##### Extracted text #####

# Forum > Gaming > Roleplaying Games > D&D 5e/Next >  Spike Growth and Verticality

## Segev

How high above the surface on which _spike growth_ is cast must a creature be moving to avoid the damage? Is jumping over it enough? What about swimming, if it is cast on the bottom of, say, a three- to five-foot-deep pool or river?

Is using _spider climb_ to walk on the ceiling overhead enough to avoid it?

If someone walking on the 10-foot-high ceiling (perhaps with slippers of spider climbing) who is standing above the _sPike growth_ AoE uses _thorn whip_ to drag a target also standing in the _spike growth_ AoE ten feet towards him, is the target dragged through the spikes, or is he dragged above them sufficiently to avoid the damage for moving through them?

----------


## stoutstien

Due to it's semi camouflaged nature and specifically calls out ground (unlike plant growth) id say it's pretty low profile. I would allow it be cast sideways on walls and such
Id rule that pulling someone straight up wouldn't trigger the move damage unless they were prone but falling back would.

----------


## Skrum

At the table I play at, we take the flavortext of the spell pretty literally. It's spikes on the ground, so jumping over the spikes is legit. I think we apply damage as the space is left though? So if someone is standing in a spiked growth area, and they jump out, they'd still take the damage for the square they left. 

Climbing along the wall or ceiling over an area affected by the spell would absolutely avoid the damage. Getting pulled into the spikes....I would rule that it does damage, for sure. 

My general feeling would be to apply the damage for leaving AND entering the space, but not both for the same square. So if a character starts their turn in a space with spiked growth, and they leave the square using any method aside from teleportation, they take damage. If it's not their turn and they get moved into a square with spiked growth, they take damage.

----------


## da newt

In my head cannon the spikes are short - like 6" dagger blades of grass.  Nasty for sure, but short.

----------


## Greywander

The spell text talks about "the ground" and "the area", so my assumption is that the spikes lay flat and any height prevents damage and other effects. Nothing in the spell suggests it affects a volume, just an area, so I think even if you were hovering 0 feet above the ground you would avoid it.

Of course, one would expect spikes to project up from the ground and not lay flat (as that doesn't make much sense), so a reasonable DM would likely add a bit of height to the spell, especially if someone is arguing they can hover 0 feet above the ground so long as they aren't walking on it.

Keep in mind spells like Web specifically fill a volume, and Web even calls out webs layered on the floor as having a depth of 5 feet. 5e isn't really designed with verticality in mind, though. For example, while creatures occupy a space of a specific size, there aren't any rules for the height of a creature's space. I think even technically flying creatures can't occupy the same space as a creature on the ground, as space is treated as completely 2D. Of course, the rules expect you to use some common sense to fill in gaps such as this, so I don't know I'd say that it's RAW that flying creatures can't occupy the same space as creatures on the ground. More like the rules don't cover it, as flight is obviously an exception to many rules written with non-flying creatures in mind.

----------


## Dork_Forge

I play on a grid, so I would say the entire 5ft square spikegrowth is touching must be avoided, so in the 10 ft on the ceiling version, the person on the ceiling would be out of the aoe.

##### Information shown #####

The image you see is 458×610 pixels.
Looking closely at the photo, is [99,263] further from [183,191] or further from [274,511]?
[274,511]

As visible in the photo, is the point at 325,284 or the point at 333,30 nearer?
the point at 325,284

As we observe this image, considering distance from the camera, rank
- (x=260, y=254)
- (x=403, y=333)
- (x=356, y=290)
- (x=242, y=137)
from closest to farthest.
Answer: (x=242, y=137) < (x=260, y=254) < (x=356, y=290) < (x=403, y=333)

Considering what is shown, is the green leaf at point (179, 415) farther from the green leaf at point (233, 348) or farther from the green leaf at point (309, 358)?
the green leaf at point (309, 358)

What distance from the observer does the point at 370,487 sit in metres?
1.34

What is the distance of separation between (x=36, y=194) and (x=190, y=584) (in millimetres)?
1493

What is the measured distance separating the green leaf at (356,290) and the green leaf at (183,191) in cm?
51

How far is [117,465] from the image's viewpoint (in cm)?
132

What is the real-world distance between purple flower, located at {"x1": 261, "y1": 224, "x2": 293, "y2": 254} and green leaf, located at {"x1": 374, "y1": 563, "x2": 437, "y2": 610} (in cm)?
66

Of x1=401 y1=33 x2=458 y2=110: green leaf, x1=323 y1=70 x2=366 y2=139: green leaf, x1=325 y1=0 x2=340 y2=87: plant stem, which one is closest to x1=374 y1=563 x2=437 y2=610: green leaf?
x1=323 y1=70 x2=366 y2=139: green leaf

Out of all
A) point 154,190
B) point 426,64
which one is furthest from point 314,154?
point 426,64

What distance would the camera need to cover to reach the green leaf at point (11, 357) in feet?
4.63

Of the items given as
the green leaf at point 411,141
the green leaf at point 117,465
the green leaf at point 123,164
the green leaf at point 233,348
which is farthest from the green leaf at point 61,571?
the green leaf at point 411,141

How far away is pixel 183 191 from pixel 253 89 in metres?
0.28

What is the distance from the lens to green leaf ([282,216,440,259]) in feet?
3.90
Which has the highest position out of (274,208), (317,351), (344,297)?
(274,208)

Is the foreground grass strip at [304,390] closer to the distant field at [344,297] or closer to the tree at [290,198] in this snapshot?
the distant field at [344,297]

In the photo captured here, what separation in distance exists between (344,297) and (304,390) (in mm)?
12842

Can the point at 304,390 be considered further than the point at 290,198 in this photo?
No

#####
##### Information shown #####

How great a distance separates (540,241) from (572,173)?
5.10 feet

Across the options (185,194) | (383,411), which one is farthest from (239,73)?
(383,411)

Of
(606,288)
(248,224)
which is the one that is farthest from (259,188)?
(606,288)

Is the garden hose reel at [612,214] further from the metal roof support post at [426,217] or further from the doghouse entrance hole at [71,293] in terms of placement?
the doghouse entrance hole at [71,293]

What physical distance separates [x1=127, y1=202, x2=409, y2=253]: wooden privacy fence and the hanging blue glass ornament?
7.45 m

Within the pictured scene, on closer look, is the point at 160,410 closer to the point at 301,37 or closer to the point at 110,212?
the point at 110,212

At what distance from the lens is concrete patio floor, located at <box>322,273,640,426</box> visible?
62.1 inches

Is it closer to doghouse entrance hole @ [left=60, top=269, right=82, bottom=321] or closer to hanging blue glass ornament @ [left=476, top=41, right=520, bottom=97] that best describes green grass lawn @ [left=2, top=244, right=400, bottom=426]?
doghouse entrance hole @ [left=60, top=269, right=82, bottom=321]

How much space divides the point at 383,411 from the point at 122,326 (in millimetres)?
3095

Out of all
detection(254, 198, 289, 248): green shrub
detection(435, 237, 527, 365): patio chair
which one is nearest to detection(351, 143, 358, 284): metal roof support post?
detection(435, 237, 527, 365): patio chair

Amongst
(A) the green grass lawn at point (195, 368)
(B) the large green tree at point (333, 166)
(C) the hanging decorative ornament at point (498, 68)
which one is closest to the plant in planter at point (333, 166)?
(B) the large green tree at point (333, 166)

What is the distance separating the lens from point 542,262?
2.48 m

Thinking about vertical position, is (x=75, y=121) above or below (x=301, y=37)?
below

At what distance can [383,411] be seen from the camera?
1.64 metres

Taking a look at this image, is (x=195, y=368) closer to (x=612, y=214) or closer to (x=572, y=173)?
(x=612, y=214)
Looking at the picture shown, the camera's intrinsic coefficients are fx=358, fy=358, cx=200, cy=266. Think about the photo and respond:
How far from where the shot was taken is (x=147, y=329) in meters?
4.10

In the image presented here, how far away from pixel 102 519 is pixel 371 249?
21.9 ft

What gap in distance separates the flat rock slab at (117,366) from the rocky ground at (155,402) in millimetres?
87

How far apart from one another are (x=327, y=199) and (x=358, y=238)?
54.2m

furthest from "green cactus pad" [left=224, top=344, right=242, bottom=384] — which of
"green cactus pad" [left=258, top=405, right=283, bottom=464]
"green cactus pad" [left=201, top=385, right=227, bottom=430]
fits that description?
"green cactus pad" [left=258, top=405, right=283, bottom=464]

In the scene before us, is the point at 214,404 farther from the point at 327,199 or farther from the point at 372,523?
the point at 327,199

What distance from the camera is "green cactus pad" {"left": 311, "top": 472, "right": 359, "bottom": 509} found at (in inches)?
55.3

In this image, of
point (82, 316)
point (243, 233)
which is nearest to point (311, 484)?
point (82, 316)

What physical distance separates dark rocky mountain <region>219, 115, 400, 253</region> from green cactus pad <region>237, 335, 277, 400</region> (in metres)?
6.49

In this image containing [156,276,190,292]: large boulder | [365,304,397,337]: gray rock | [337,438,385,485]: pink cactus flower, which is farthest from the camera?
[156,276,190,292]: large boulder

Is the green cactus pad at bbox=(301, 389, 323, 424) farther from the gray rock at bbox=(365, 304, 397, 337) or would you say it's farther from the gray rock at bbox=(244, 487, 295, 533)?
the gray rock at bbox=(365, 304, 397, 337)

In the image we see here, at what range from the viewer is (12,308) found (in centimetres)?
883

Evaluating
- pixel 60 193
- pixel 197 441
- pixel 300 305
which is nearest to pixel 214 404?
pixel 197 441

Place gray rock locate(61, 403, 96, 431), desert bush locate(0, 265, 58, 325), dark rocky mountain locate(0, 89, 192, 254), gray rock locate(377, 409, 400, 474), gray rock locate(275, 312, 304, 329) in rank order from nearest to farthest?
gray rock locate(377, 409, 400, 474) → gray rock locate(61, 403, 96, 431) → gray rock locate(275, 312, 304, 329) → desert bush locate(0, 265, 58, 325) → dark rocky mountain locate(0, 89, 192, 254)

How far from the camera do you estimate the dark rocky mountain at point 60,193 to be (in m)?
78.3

#####

- _List of tasks_:
(a) Reproduce the passage of the spike growth thread starting at "The spell text" and ending at "walking on it.".
(b) Resume the forum thread about spike growth and verticality, picking up right after its final post.

- _Responses in order_:
(a)
The spell text talks about "the ground" and "the area", so my assumption is that the spikes lay flat and any height prevents damage and other effects. Nothing in the spell suggests it affects a volume, just an area, so I think even if you were hovering 0 feet above the ground you would avoid it.

Of course, one would expect spikes to project up from the ground and not lay flat (as that doesn't make much sense), so a reasonable DM would likely add a bit of height to the spell, especially if someone is arguing they can hover 0 feet above the ground so long as they aren't walking on it.

(b)
----------


## Slipjig

Since the spell specifically requires a Perception check to recognize the ground as hazardous and doesn't block LOS, I'd say it's probably only a few inches high at most.

----------


## PhoenixPhyre

> Since the spell specifically requires a Perception check to recognize the ground as hazardous and doesn't block LOS, I'd say it's probably only a few inches high at most.


Yeah. It's an area effect, not a volumetric effect. Effectively the ground is covered with legos or d4s (ie caltrops, but nastier). Any non-trivial flight will clear it (ie creatures that are using a fly speed to move), as will a jump (assuming both starting and ending locations are clear of the area). I'd say jumping from within the area means one hit, as would jumping to another place within the effect. But I'd look severe askance at people who failed the Perception check and then started bunny-hopping.

----------


## Segev

> Yeah. It's an area effect, not a volumetric effect. Effectively the ground is covered with legos or d4s (ie caltrops, but nastier). Any non-trivial flight will clear it (ie creatures that are using a fly speed to move), as will a jump (assuming both starting and ending locations are clear of the area). I'd say jumping from within the area means one hit, as would jumping to another place within the effect. But I'd look severe askance at people who failed the Perception check and then started bunny-hopping.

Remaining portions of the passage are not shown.